I have attached 3 things to this post:
1. Patch with some low-level optimizations, especially for linux/gcc configuration.
2. Patch that introduces a cache with station locations to speed up expensive FindStationsAroundTiles function.
3. A tool that helps in performance testing and that can be employed for automated tests.
I had some problems while attaching patch 3, so i've uploaded it here:
students.mimuw.edu.pl/~kn248436/opos/tester.tgz
Below you will find some a bit more detailed descriptions of them.
I have made some performance tests to show that the optimizations work.
The test cases were three savegames and the command I launched was:
openttd -x -v null:ticks=10000 -s null -m null -g [SavegameName]
and then I measured cpu time using time command.
The results were (in seconds, averaged):
1024x1024 map with huge cities and lots of trains:
none: 113
mod1: 108
mod2: 100
both: 97
2048x2048 empty map with medium number of medium-sized cities:
none: 47
mod1: 46
mod2: 44
both: 43
2048x2048 empty map with lots of large cities:
none: 100
mod1: 94
mod2: 74
both: 73
My system configuration is:
Linux 2.6.33-ARCH #1 SMP PREEMPT Sun Apr 4 10:27:30 CEST 2010 x86_64 Intel(R) Core(TM)2 Quad CPU Q9550 @ 2.83GHz GenuineIntel GNU/Linux
4GB RAM
All three savegames are included in the test tool (attachment 3). They are 1024x1024-huge.sav, 2048x2048-notPopulated.sav, 2048x2048-populated.sav respectively.
Here you can see the reports generated with attached test tool:
http://students.mimuw.edu.pl/~kn248436/ ... Report.pdf
http://students.mimuw.edu.pl/~kn248436/ ... Report.txt
Now a bit more detailed description of the patches.
1.
I have introduced some gcc builtin functions: __builtin_ffs, __builtin_popcount, __builtin_clz and used them to improve some functions in core/bitmath_func.hpp
I have also realized (using callgrind) that some of the functions called really often but being very short (like GetTileType) were not inlined. So I introduced a macro, OTTD_ALWAYS_INLINE that expands under gcc to
__attribute__((always_inline)) so as to raise the probability of inlining for some functions. I have also moved some functions to headers from .cpps.
Although new functions became inlined after my modifications the size of the binary has decreased on my system. Before modifications it has 5766276 bytes and after them - 5759997.
2.
I have realized that one of the most expensive functions in code being often called is FindStationsAroundTiles. It did a bit weird thing: it scanned the whole area of - for example - 10x10 tiles (or more), one by one, to get all stations there.
I have introduced some kind of a cache for stations positions so as to improve it.
At first I divide the whole map on parts sized by default (can be changed, but this seems to be the best choice for my computer) 2^6 x 2^6 tiles. For each part I store a list of TileAreas related to stations located there.

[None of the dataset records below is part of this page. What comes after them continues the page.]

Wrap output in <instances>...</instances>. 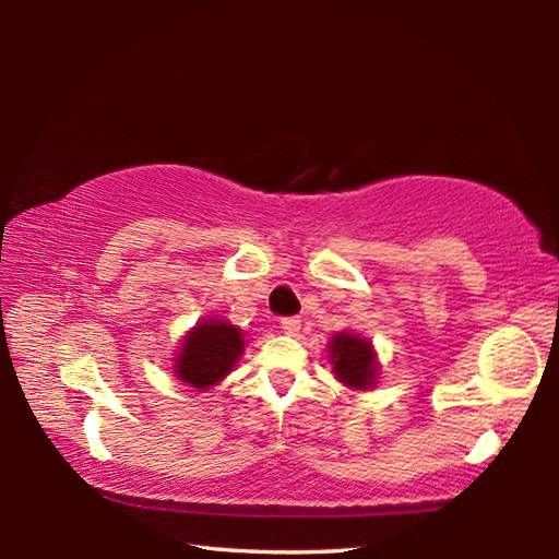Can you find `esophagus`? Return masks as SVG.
<instances>
[{"instance_id": "obj_1", "label": "esophagus", "mask_w": 559, "mask_h": 559, "mask_svg": "<svg viewBox=\"0 0 559 559\" xmlns=\"http://www.w3.org/2000/svg\"><path fill=\"white\" fill-rule=\"evenodd\" d=\"M281 330L286 335H298V330H300V320L298 318H283L281 320Z\"/></svg>"}]
</instances>
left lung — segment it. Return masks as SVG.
<instances>
[{
    "label": "left lung",
    "instance_id": "obj_1",
    "mask_svg": "<svg viewBox=\"0 0 559 559\" xmlns=\"http://www.w3.org/2000/svg\"><path fill=\"white\" fill-rule=\"evenodd\" d=\"M328 362L337 382L353 392H370L380 380V359L372 340L353 330H340L328 343Z\"/></svg>",
    "mask_w": 559,
    "mask_h": 559
}]
</instances>
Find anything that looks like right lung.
Returning <instances> with one entry per match:
<instances>
[{"instance_id":"add662e5","label":"right lung","mask_w":559,"mask_h":559,"mask_svg":"<svg viewBox=\"0 0 559 559\" xmlns=\"http://www.w3.org/2000/svg\"><path fill=\"white\" fill-rule=\"evenodd\" d=\"M243 330L219 316L202 318L182 335V343L173 357V372L179 382L194 386L197 392L212 390L229 374L243 355Z\"/></svg>"}]
</instances>
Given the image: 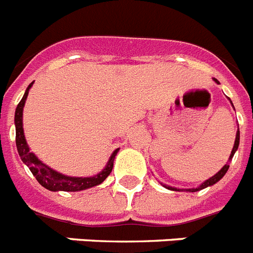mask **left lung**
I'll return each mask as SVG.
<instances>
[{
	"label": "left lung",
	"mask_w": 253,
	"mask_h": 253,
	"mask_svg": "<svg viewBox=\"0 0 253 253\" xmlns=\"http://www.w3.org/2000/svg\"><path fill=\"white\" fill-rule=\"evenodd\" d=\"M213 81H215V82H216V84H220V82H218V81L216 80V78H213ZM229 101H230V104H231V105H233V103H231L230 99H229ZM233 108H234V105H233ZM238 146H239V126H238V130H237V135H235L234 146H233V150H231V153H230V157H229V161H228V162H226V165H225V166L222 167V169H220V171H218L217 173H216V175H213V176H212V177H210V179H207V180H206V181H203L202 184H201V185H199V186H197V188L179 189V188H175V186H169V185H166V184H162V182H161V184H162V185L165 186V188H166V189H169V190H173V192H182V190H186V192H190V193L198 192V190H202V189L209 188V186H212V185H213V184H216V182L220 181V180H221L222 177H224V175H225V173H226V171H228V169H229V162H230L231 158L234 157L235 152L238 150Z\"/></svg>",
	"instance_id": "obj_1"
}]
</instances>
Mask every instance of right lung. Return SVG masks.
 Listing matches in <instances>:
<instances>
[{
  "instance_id": "right-lung-1",
  "label": "right lung",
  "mask_w": 253,
  "mask_h": 253,
  "mask_svg": "<svg viewBox=\"0 0 253 253\" xmlns=\"http://www.w3.org/2000/svg\"><path fill=\"white\" fill-rule=\"evenodd\" d=\"M35 82H32L24 92V96L22 97L20 103L15 109V131H16V148L23 163H25L29 167L31 172L33 176H36L37 181L41 184L43 188L48 189L51 192H80V190H86V189L94 188V186L100 185L104 180L107 179L110 175L112 169H113L114 158H116L117 153L120 149H116L109 161H108L107 166L101 169L100 172L94 176H87V177H78V176H67L64 173H60L55 171L47 165H44L37 158L35 153L31 152L27 140L24 136V128H23V109H24L25 100L28 97V92L31 87L33 86Z\"/></svg>"
}]
</instances>
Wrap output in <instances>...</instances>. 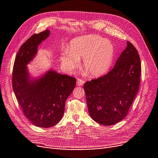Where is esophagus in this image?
<instances>
[{
  "instance_id": "1",
  "label": "esophagus",
  "mask_w": 158,
  "mask_h": 158,
  "mask_svg": "<svg viewBox=\"0 0 158 158\" xmlns=\"http://www.w3.org/2000/svg\"><path fill=\"white\" fill-rule=\"evenodd\" d=\"M84 83H85V81H84L83 80H81V79H80V78H78V79L77 80V85H78V86H81Z\"/></svg>"
}]
</instances>
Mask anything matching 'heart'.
I'll return each instance as SVG.
<instances>
[{
	"label": "heart",
	"instance_id": "1",
	"mask_svg": "<svg viewBox=\"0 0 158 158\" xmlns=\"http://www.w3.org/2000/svg\"><path fill=\"white\" fill-rule=\"evenodd\" d=\"M114 48L112 42L98 35H89L74 39L69 43V49L61 54L64 68L73 71L82 58L81 66L91 77L106 74L113 62Z\"/></svg>",
	"mask_w": 158,
	"mask_h": 158
}]
</instances>
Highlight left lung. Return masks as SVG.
<instances>
[{
	"label": "left lung",
	"instance_id": "left-lung-1",
	"mask_svg": "<svg viewBox=\"0 0 158 158\" xmlns=\"http://www.w3.org/2000/svg\"><path fill=\"white\" fill-rule=\"evenodd\" d=\"M127 44L113 69L84 85L89 113L103 125L117 123L127 116L139 89V55L132 44Z\"/></svg>",
	"mask_w": 158,
	"mask_h": 158
}]
</instances>
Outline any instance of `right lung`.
Here are the masks:
<instances>
[{"instance_id": "right-lung-1", "label": "right lung", "mask_w": 158, "mask_h": 158, "mask_svg": "<svg viewBox=\"0 0 158 158\" xmlns=\"http://www.w3.org/2000/svg\"><path fill=\"white\" fill-rule=\"evenodd\" d=\"M49 35L48 29L33 35L22 45L15 59L12 86L26 117L35 125L48 128L62 119L65 103L77 79L50 70L38 80H31L26 65L36 54L38 46Z\"/></svg>"}]
</instances>
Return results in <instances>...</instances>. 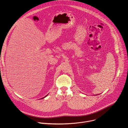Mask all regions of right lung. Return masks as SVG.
I'll use <instances>...</instances> for the list:
<instances>
[{"instance_id": "1", "label": "right lung", "mask_w": 128, "mask_h": 128, "mask_svg": "<svg viewBox=\"0 0 128 128\" xmlns=\"http://www.w3.org/2000/svg\"><path fill=\"white\" fill-rule=\"evenodd\" d=\"M48 95H46V96H44V97H43V98H42V99H44V98H45V97H46V96H48Z\"/></svg>"}]
</instances>
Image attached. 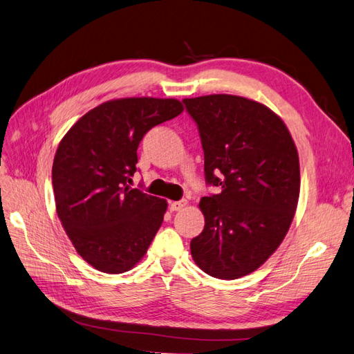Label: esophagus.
I'll return each instance as SVG.
<instances>
[{"mask_svg":"<svg viewBox=\"0 0 354 354\" xmlns=\"http://www.w3.org/2000/svg\"><path fill=\"white\" fill-rule=\"evenodd\" d=\"M186 205H187L186 199L173 201V202H169V211H180V209H183Z\"/></svg>","mask_w":354,"mask_h":354,"instance_id":"obj_1","label":"esophagus"}]
</instances>
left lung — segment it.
I'll use <instances>...</instances> for the list:
<instances>
[{"label":"left lung","mask_w":354,"mask_h":354,"mask_svg":"<svg viewBox=\"0 0 354 354\" xmlns=\"http://www.w3.org/2000/svg\"><path fill=\"white\" fill-rule=\"evenodd\" d=\"M198 125L207 185L205 227L190 241L195 263L218 279H238L269 259L291 226L299 196L298 152L283 121L239 95L183 100Z\"/></svg>","instance_id":"1"}]
</instances>
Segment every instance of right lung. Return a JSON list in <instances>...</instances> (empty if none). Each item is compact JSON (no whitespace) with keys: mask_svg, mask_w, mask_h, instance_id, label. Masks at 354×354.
<instances>
[{"mask_svg":"<svg viewBox=\"0 0 354 354\" xmlns=\"http://www.w3.org/2000/svg\"><path fill=\"white\" fill-rule=\"evenodd\" d=\"M181 112L176 99L111 100L62 138L51 169L56 211L75 250L94 269L128 272L153 241L167 201L130 187L137 147L152 127Z\"/></svg>","mask_w":354,"mask_h":354,"instance_id":"add662e5","label":"right lung"}]
</instances>
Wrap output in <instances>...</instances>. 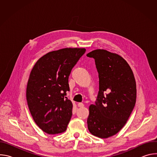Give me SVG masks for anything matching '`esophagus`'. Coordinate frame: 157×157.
Returning <instances> with one entry per match:
<instances>
[{
    "instance_id": "34e87169",
    "label": "esophagus",
    "mask_w": 157,
    "mask_h": 157,
    "mask_svg": "<svg viewBox=\"0 0 157 157\" xmlns=\"http://www.w3.org/2000/svg\"><path fill=\"white\" fill-rule=\"evenodd\" d=\"M78 106L79 107H84V104H83V103H82V102H79V103L78 104Z\"/></svg>"
}]
</instances>
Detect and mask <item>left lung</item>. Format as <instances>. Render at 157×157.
Instances as JSON below:
<instances>
[{"instance_id": "obj_1", "label": "left lung", "mask_w": 157, "mask_h": 157, "mask_svg": "<svg viewBox=\"0 0 157 157\" xmlns=\"http://www.w3.org/2000/svg\"><path fill=\"white\" fill-rule=\"evenodd\" d=\"M86 55L94 59L99 84L95 104L89 106L87 127L93 135L105 139L119 132L128 119L136 102V82L121 56L100 49Z\"/></svg>"}]
</instances>
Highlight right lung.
<instances>
[{
  "mask_svg": "<svg viewBox=\"0 0 157 157\" xmlns=\"http://www.w3.org/2000/svg\"><path fill=\"white\" fill-rule=\"evenodd\" d=\"M85 48H63L41 57L31 71L26 97L31 115L44 132H64L72 116L73 104L66 98L69 76Z\"/></svg>",
  "mask_w": 157,
  "mask_h": 157,
  "instance_id": "add662e5",
  "label": "right lung"
}]
</instances>
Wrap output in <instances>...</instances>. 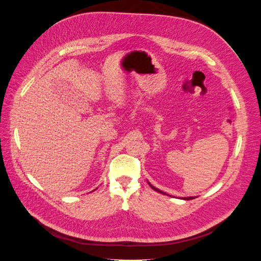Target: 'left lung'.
<instances>
[{
    "label": "left lung",
    "mask_w": 261,
    "mask_h": 261,
    "mask_svg": "<svg viewBox=\"0 0 261 261\" xmlns=\"http://www.w3.org/2000/svg\"><path fill=\"white\" fill-rule=\"evenodd\" d=\"M147 184L150 185V187L153 189V190H155V191H157V192H159V193H161V194H165V195H167L165 192H163V191H161V190H159L158 188H156V187H154V186L147 180ZM194 198H196L195 196H190V197H181V199H184V200H190V199H194Z\"/></svg>",
    "instance_id": "1"
}]
</instances>
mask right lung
I'll return each mask as SVG.
<instances>
[{
	"label": "right lung",
	"mask_w": 261,
	"mask_h": 261,
	"mask_svg": "<svg viewBox=\"0 0 261 261\" xmlns=\"http://www.w3.org/2000/svg\"><path fill=\"white\" fill-rule=\"evenodd\" d=\"M94 191H95V190H94Z\"/></svg>",
	"instance_id": "1"
}]
</instances>
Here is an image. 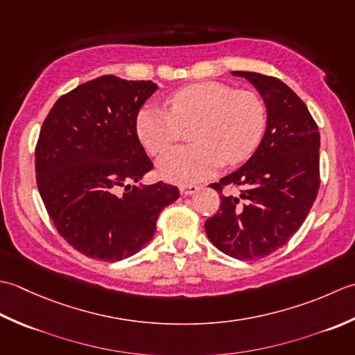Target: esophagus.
Wrapping results in <instances>:
<instances>
[{
	"instance_id": "obj_1",
	"label": "esophagus",
	"mask_w": 355,
	"mask_h": 355,
	"mask_svg": "<svg viewBox=\"0 0 355 355\" xmlns=\"http://www.w3.org/2000/svg\"><path fill=\"white\" fill-rule=\"evenodd\" d=\"M179 190L184 194V196H190V194H194L196 191H199V187L198 185H180Z\"/></svg>"
}]
</instances>
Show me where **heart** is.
Returning <instances> with one entry per match:
<instances>
[{"mask_svg":"<svg viewBox=\"0 0 355 355\" xmlns=\"http://www.w3.org/2000/svg\"><path fill=\"white\" fill-rule=\"evenodd\" d=\"M168 108L147 105L137 114L136 130L151 155L164 153L182 133V125L198 121L196 144L176 147L157 161L165 180L193 184L218 171L223 162L248 159L262 139L266 113L256 93L234 90L223 83H198L182 87L168 98Z\"/></svg>","mask_w":355,"mask_h":355,"instance_id":"heart-1","label":"heart"}]
</instances>
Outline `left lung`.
Segmentation results:
<instances>
[{
  "label": "left lung",
  "mask_w": 355,
  "mask_h": 355,
  "mask_svg": "<svg viewBox=\"0 0 355 355\" xmlns=\"http://www.w3.org/2000/svg\"><path fill=\"white\" fill-rule=\"evenodd\" d=\"M231 75L254 85L266 108V127L248 161L209 185L239 194H222L205 233L223 254L254 260L284 247L305 222L320 185V133L303 101L280 79L254 71Z\"/></svg>",
  "instance_id": "left-lung-1"
}]
</instances>
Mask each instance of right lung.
<instances>
[{
	"label": "right lung",
	"mask_w": 355,
	"mask_h": 355,
	"mask_svg": "<svg viewBox=\"0 0 355 355\" xmlns=\"http://www.w3.org/2000/svg\"><path fill=\"white\" fill-rule=\"evenodd\" d=\"M156 90L151 81L99 76L58 99L42 124L36 184L56 230L85 256L118 262L136 254L179 198L178 187L142 184L153 162L136 119Z\"/></svg>",
	"instance_id": "1"
}]
</instances>
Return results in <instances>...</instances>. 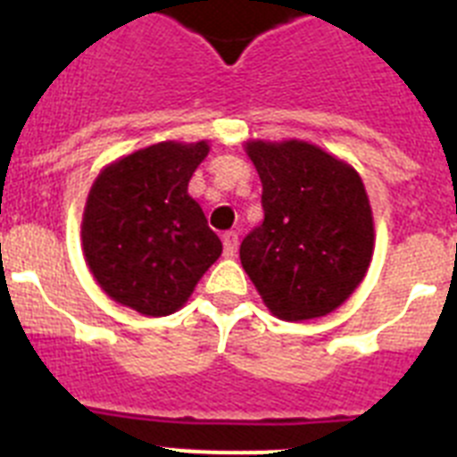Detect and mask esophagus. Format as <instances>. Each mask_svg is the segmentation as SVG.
Wrapping results in <instances>:
<instances>
[{
    "label": "esophagus",
    "instance_id": "1",
    "mask_svg": "<svg viewBox=\"0 0 457 457\" xmlns=\"http://www.w3.org/2000/svg\"><path fill=\"white\" fill-rule=\"evenodd\" d=\"M221 240H224V256L226 258L236 256V252H237V233L236 231H226Z\"/></svg>",
    "mask_w": 457,
    "mask_h": 457
}]
</instances>
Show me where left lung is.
Wrapping results in <instances>:
<instances>
[{
    "mask_svg": "<svg viewBox=\"0 0 457 457\" xmlns=\"http://www.w3.org/2000/svg\"><path fill=\"white\" fill-rule=\"evenodd\" d=\"M265 220L240 245L245 272L281 320L332 313L373 258V212L359 173L309 141H247Z\"/></svg>",
    "mask_w": 457,
    "mask_h": 457,
    "instance_id": "left-lung-1",
    "label": "left lung"
}]
</instances>
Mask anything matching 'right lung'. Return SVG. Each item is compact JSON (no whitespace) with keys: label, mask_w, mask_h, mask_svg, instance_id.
<instances>
[{"label":"right lung","mask_w":457,"mask_h":457,"mask_svg":"<svg viewBox=\"0 0 457 457\" xmlns=\"http://www.w3.org/2000/svg\"><path fill=\"white\" fill-rule=\"evenodd\" d=\"M208 141H160L100 171L82 217L88 270L114 302L169 316L187 302L221 240L187 194Z\"/></svg>","instance_id":"obj_1"}]
</instances>
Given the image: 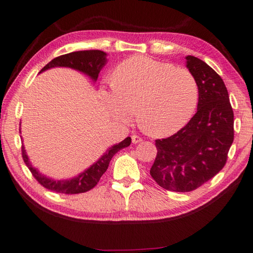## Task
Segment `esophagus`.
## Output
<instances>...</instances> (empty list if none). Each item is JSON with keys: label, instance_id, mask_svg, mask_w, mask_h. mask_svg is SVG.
<instances>
[{"label": "esophagus", "instance_id": "34e87169", "mask_svg": "<svg viewBox=\"0 0 253 253\" xmlns=\"http://www.w3.org/2000/svg\"><path fill=\"white\" fill-rule=\"evenodd\" d=\"M131 140H132V143H134V144L142 142V139H141L139 136H137V134H133V136L131 137Z\"/></svg>", "mask_w": 253, "mask_h": 253}]
</instances>
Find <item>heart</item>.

So when I need to scan an area for stations I take all map parts intersecting with this area, take all stations stored in list related to the part and check if they are located in requested area.
Despite this solution is not very sophisticated, it works very well, especially on maps without many stations (the structures with staiton areas are empty so the process is trivial), however on very crowded maps it also gives a significant performance gain without significant memory overhead. What's more, high setting of station catchment radius does not significantly affect the game speed.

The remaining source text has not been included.